Copy out all of the material below, word for word, leaving nothing out.

RECORDS PROVIDED:
_____

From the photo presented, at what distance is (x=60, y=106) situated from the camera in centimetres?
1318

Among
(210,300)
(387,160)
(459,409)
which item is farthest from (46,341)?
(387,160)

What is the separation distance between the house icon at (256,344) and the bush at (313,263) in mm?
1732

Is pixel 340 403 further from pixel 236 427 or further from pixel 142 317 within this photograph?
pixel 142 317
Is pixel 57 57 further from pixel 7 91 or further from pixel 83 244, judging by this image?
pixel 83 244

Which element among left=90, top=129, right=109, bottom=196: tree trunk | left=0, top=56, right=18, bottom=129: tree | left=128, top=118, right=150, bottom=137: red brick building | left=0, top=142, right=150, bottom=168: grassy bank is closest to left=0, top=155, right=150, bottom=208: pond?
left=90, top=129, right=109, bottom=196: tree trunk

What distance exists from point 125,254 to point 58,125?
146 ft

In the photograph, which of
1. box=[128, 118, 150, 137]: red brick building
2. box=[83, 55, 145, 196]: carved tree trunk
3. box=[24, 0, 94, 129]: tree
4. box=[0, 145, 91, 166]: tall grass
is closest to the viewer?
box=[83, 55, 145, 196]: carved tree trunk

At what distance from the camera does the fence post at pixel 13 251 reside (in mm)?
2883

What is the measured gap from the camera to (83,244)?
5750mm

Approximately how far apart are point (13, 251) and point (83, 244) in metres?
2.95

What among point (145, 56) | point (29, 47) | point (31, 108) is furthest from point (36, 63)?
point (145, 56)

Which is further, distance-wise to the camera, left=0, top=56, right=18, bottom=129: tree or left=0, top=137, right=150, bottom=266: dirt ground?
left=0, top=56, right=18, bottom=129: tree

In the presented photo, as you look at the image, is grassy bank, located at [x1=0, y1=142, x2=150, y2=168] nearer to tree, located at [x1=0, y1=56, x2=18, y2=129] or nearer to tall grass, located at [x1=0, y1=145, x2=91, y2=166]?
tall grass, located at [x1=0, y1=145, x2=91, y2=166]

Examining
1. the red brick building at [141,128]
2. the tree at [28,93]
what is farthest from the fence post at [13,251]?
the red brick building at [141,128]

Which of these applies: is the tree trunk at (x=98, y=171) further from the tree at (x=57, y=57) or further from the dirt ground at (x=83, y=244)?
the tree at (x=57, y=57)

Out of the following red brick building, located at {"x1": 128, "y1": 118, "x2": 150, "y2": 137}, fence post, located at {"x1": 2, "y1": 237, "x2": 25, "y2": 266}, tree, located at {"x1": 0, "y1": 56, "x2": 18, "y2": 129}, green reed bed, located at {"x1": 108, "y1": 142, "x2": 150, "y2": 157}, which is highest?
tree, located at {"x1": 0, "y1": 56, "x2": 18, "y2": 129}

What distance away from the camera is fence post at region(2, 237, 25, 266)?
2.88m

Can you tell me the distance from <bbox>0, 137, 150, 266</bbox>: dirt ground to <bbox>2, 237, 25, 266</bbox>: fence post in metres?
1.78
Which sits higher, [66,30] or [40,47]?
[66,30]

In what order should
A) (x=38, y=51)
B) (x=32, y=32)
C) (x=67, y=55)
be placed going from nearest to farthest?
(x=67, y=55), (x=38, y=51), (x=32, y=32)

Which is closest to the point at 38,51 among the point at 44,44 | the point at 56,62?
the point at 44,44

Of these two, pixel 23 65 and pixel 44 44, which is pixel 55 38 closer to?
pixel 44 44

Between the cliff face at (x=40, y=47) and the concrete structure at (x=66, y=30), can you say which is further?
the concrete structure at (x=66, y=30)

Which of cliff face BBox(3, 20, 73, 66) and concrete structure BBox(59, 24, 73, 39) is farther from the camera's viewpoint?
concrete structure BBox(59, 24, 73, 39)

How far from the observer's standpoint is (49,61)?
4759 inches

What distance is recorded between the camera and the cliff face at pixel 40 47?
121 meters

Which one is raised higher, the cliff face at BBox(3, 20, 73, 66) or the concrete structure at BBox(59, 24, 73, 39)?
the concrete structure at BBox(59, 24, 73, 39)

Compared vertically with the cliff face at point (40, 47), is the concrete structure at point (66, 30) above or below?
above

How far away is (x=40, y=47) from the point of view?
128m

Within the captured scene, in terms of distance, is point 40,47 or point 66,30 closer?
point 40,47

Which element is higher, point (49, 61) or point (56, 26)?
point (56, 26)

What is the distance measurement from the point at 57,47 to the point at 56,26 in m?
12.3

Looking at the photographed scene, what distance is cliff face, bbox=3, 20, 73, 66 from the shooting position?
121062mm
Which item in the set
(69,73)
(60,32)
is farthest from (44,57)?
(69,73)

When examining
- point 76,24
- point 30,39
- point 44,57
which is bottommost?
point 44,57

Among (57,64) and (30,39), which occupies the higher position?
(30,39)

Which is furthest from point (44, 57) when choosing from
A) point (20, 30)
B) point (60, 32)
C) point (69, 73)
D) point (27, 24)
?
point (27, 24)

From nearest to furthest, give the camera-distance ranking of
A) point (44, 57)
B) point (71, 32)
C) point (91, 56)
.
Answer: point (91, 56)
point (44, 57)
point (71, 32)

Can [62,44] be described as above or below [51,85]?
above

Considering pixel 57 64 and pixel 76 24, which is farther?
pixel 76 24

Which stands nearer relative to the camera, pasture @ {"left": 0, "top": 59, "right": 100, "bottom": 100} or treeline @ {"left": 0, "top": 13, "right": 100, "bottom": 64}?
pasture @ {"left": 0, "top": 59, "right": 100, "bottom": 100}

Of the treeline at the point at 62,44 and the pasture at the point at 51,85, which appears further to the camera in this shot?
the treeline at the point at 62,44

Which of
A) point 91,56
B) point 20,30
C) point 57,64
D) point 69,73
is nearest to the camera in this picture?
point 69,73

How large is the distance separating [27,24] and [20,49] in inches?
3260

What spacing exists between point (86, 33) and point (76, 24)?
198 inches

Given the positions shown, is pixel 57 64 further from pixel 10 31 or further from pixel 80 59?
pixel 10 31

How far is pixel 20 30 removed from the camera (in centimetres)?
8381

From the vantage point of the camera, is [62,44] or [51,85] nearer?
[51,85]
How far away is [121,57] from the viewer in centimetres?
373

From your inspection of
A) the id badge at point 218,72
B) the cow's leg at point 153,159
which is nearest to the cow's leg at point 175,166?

_____

WORKED SOLUTION:
From the photo presented, at what distance is (x=60, y=106) situated from the camera in centimetres?
1318

Among
(210,300)
(387,160)
(459,409)
which item is farthest from (46,341)?
(387,160)

What is the separation distance between the house icon at (256,344) and the bush at (313,263) in mm?
1732

Is pixel 340 403 further from pixel 236 427 or further from pixel 142 317 within this photograph?
pixel 142 317
Is pixel 57 57 further from pixel 7 91 or further from pixel 83 244, judging by this image?
pixel 83 244

Which element among left=90, top=129, right=109, bottom=196: tree trunk | left=0, top=56, right=18, bottom=129: tree | left=128, top=118, right=150, bottom=137: red brick building | left=0, top=142, right=150, bottom=168: grassy bank is closest to left=0, top=155, right=150, bottom=208: pond?
left=90, top=129, right=109, bottom=196: tree trunk

What distance exists from point 125,254 to point 58,125?
146 ft

In the photograph, which of
1. box=[128, 118, 150, 137]: red brick building
2. box=[83, 55, 145, 196]: carved tree trunk
3. box=[24, 0, 94, 129]: tree
4. box=[0, 145, 91, 166]: tall grass
is closest to the viewer?
box=[83, 55, 145, 196]: carved tree trunk

At what distance from the camera does the fence post at pixel 13 251 reside (in mm)?
2883

What is the measured gap from the camera to (83,244)?
5750mm

Approximately how far apart are point (13, 251) and point (83, 244) in metres?
2.95

What among point (145, 56) | point (29, 47) | point (31, 108) is furthest from point (36, 63)?
point (145, 56)

Which is further, distance-wise to the camera, left=0, top=56, right=18, bottom=129: tree or left=0, top=137, right=150, bottom=266: dirt ground?
left=0, top=56, right=18, bottom=129: tree

In the presented photo, as you look at the image, is grassy bank, located at [x1=0, y1=142, x2=150, y2=168] nearer to tree, located at [x1=0, y1=56, x2=18, y2=129] or nearer to tall grass, located at [x1=0, y1=145, x2=91, y2=166]?
tall grass, located at [x1=0, y1=145, x2=91, y2=166]

Examining
1. the red brick building at [141,128]
2. the tree at [28,93]
what is farthest from the fence post at [13,251]?
the red brick building at [141,128]

Which of these applies: is the tree trunk at (x=98, y=171) further from the tree at (x=57, y=57) or further from the dirt ground at (x=83, y=244)?
the tree at (x=57, y=57)

Out of the following red brick building, located at {"x1": 128, "y1": 118, "x2": 150, "y2": 137}, fence post, located at {"x1": 2, "y1": 237, "x2": 25, "y2": 266}, tree, located at {"x1": 0, "y1": 56, "x2": 18, "y2": 129}, green reed bed, located at {"x1": 108, "y1": 142, "x2": 150, "y2": 157}, which is highest?
tree, located at {"x1": 0, "y1": 56, "x2": 18, "y2": 129}

What distance away from the camera is fence post at region(2, 237, 25, 266)?
2.88m

Can you tell me the distance from <bbox>0, 137, 150, 266</bbox>: dirt ground to <bbox>2, 237, 25, 266</bbox>: fence post in metres?
1.78
Which sits higher, [66,30] or [40,47]?
[66,30]

In what order should
A) (x=38, y=51)
B) (x=32, y=32)
C) (x=67, y=55)
be placed going from nearest to farthest?
(x=67, y=55), (x=38, y=51), (x=32, y=32)

Which is closest to the point at 38,51 among the point at 44,44 | the point at 56,62?
the point at 44,44

Of these two, pixel 23 65 and pixel 44 44, which is pixel 55 38 closer to?
pixel 44 44

Between the cliff face at (x=40, y=47) and the concrete structure at (x=66, y=30), can you say which is further?
the concrete structure at (x=66, y=30)

Which of cliff face BBox(3, 20, 73, 66) and concrete structure BBox(59, 24, 73, 39) is farther from the camera's viewpoint?
concrete structure BBox(59, 24, 73, 39)

How far from the observer's standpoint is (49,61)?
4759 inches

What distance is recorded between the camera and the cliff face at pixel 40 47?
121 meters

Which one is raised higher, the cliff face at BBox(3, 20, 73, 66) or the concrete structure at BBox(59, 24, 73, 39)?
the concrete structure at BBox(59, 24, 73, 39)

Compared vertically with the cliff face at point (40, 47), is the concrete structure at point (66, 30) above or below?
above

How far away is (x=40, y=47) from the point of view?
128m

Within the captured scene, in terms of distance, is point 40,47 or point 66,30 closer?
point 40,47

Which element is higher, point (49, 61) or point (56, 26)?
point (56, 26)

What is the distance measurement from the point at 57,47 to the point at 56,26 in m?
12.3

Looking at the photographed scene, what distance is cliff face, bbox=3, 20, 73, 66 from the shooting position?
121062mm
Which item in the set
(69,73)
(60,32)
is farthest from (44,57)?
(69,73)

When examining
- point 76,24
- point 30,39
- point 44,57
which is bottommost?
point 44,57

Among (57,64) and (30,39), which occupies the higher position?
(30,39)

Which is furthest from point (44, 57) when choosing from
A) point (20, 30)
B) point (60, 32)
C) point (69, 73)
D) point (27, 24)
?
point (27, 24)

From nearest to furthest, give the camera-distance ranking of
A) point (44, 57)
B) point (71, 32)
C) point (91, 56)
.
Answer: point (91, 56)
point (44, 57)
point (71, 32)

Can [62,44] be described as above or below [51,85]?
above

Considering pixel 57 64 and pixel 76 24, which is farther?
pixel 76 24

Which stands nearer relative to the camera, pasture @ {"left": 0, "top": 59, "right": 100, "bottom": 100} or treeline @ {"left": 0, "top": 13, "right": 100, "bottom": 64}?
pasture @ {"left": 0, "top": 59, "right": 100, "bottom": 100}

Of the treeline at the point at 62,44 and the pasture at the point at 51,85, which appears further to the camera in this shot?
the treeline at the point at 62,44

Which of
A) point 91,56
B) point 20,30
C) point 57,64
D) point 69,73
is nearest to the camera in this picture?
point 69,73

How large is the distance separating [27,24] and [20,49] in inches?
3260

What spacing exists between point (86, 33) and point (76, 24)?
198 inches

Given the positions shown, is pixel 57 64 further from pixel 10 31 or further from pixel 80 59?
pixel 10 31

How far is pixel 20 30 removed from the camera (in centimetres)?
8381

From the vantage point of the camera, is [62,44] or [51,85] nearer?
[51,85]
How far away is [121,57] from the viewer in centimetres?
373

From your inspection of
A) the id badge at point 218,72
B) the cow's leg at point 153,159
which is nearest to the cow's leg at point 175,166?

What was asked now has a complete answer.